* _Requirement_:
Please copy the part of the playtest forum thread below that opens with the words containing "This drip and" and closes with "yo calm down.".

* _Document section_:

----

To quote a friend, "You know what bugs me. They announced a playtest without releasing playtest material."

The confusion and misunderstanding is just something you are going to get when all relevant information is filtered by random people who listen to podcasts and then transcribe the experience.

I could say I appreciate you guys coming into threads and clearing things up. But I don't. An "Alpha" pre-playtest release could be doing that for you.

This drip and drab of information is pissing off my group and is not endearing us to the concept of 2e.

Yeah, for me as well. What I hate the most is that it creates spaces for misinterpretations and assumptions, even more to those who are CLEARLY against it. An Alpha would be great, fixable, every month with a patch or something like that. But I get that is not ready yet to go live. So, we need yo calm down.


TSRodriguez wrote:
Mark Seifter wrote:
I think due to the lack of context from the GAMA game, there's some misunderstandings here. There's not a game term designation of "boss" or "mook" that changes anything about a creature. Rather, a powerful hard-hitting creature that's significantly higher level than you (aka, a boss unless your GM is particularly cruel) is going to make it harder to recover from dying than getting hit by a weakling. If a weakling with tepid attack hits you for 3 damage with a shuriken, it doesn't matter if the GM calls it a "boss," it's still going to be easier to recover than from a powerful creature. It's not a narrativist mechanic like a death card where the GM just decides to make it harder to recover; it's mathematical. Now it does end up having a beneficial side effect that you're much more likely to die to a boss fight than an easy random encounter with weak enemies, but that's not due to handwavium.
I love This, and it makes perfect sense. The massive wounds inflicted by the terrible giant warlord are too deep, too brutal to heal easily. The cuts from their orc slaves barely knock you unconscious. (You can give it a lot of flavor of why it does happen) and the results, according to me and my players, are great. They do not have to fear (mostly) getting one shot by some nobody in some encounter who nobody cares about. But fighting against Xanesha, Lucrecia, Staunton Vhane or the like, suddenly is nail-biting dangerous. Of Course, some of you will think that this is gamey, and we suck at playing, but the reality is... Not a lot of people find dying against some random enemy fun, not after 15 levels and 2 years of campaign.

I prefer all fights to be dangerous and not a meta game of how dangerous. This is a good example of why the "game is going supers" thread exists. Hopefully this is something you can just ignore and run damage as damage. Perhaps houserule a devastating blow number that can be achieved by any character.


Planpanther wrote:
TSRodriguez wrote:
Mark Seifter wrote:
I think due to the lack of context from the GAMA game, there's some misunderstandings here. There's not a game term designation of "boss" or "mook" that changes anything about a creature. Rather, a powerful hard-hitting creature that's significantly higher level than you (aka, a boss unless your GM is particularly cruel) is going to make it harder to recover from dying than getting hit by a weakling. If a weakling with tepid attack hits you for 3 damage with a shuriken, it doesn't matter if the GM calls it a "boss," it's still going to be easier to recover than from a powerful creature. It's not a narrativist mechanic like a death card where the GM just decides to make it harder to recover; it's mathematical. Now it does end up having a beneficial side effect that you're much more likely to die to a boss fight than an easy random encounter with weak enemies, but that's not due to handwavium.

----

* _Dataset records_:
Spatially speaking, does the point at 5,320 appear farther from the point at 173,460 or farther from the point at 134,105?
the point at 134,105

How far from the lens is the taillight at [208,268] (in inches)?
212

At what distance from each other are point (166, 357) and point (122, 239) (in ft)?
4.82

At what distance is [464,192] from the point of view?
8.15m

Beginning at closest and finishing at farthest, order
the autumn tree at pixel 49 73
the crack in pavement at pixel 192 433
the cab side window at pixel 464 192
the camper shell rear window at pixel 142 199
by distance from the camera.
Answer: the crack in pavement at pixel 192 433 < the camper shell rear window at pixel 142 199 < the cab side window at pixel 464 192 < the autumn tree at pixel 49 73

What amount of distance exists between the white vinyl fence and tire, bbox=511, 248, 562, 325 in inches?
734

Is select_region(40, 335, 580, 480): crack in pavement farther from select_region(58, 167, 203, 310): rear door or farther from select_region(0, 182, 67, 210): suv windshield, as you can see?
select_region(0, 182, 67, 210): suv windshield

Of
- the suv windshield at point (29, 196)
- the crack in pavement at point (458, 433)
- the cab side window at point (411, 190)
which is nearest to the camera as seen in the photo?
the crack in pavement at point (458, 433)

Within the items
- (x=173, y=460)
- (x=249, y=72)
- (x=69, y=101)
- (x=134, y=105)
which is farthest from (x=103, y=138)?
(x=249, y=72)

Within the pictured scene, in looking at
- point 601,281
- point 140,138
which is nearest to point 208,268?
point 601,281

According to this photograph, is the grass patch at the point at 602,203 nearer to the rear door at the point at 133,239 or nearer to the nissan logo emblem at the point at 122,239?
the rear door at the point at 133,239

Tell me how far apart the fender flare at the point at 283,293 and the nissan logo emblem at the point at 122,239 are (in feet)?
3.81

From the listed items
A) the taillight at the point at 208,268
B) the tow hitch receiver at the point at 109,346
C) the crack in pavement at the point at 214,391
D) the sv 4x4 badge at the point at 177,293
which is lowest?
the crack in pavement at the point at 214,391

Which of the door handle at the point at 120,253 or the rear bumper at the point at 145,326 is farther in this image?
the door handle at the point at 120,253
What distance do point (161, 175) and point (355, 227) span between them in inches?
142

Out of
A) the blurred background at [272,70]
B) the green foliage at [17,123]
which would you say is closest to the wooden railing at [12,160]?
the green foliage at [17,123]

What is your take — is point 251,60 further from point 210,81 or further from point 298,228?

----

* _Expected answer_:
This drip and drab of information is pissing off my group and is not endearing us to the concept of 2e.

Yeah, for me as well. What I hate the most is that it creates spaces for misinterpretations and assumptions, even more to those who are CLEARLY against it. An Alpha would be great, fixable, every month with a patch or something like that. But I get that is not ready yet to go live. So, we need yo calm down.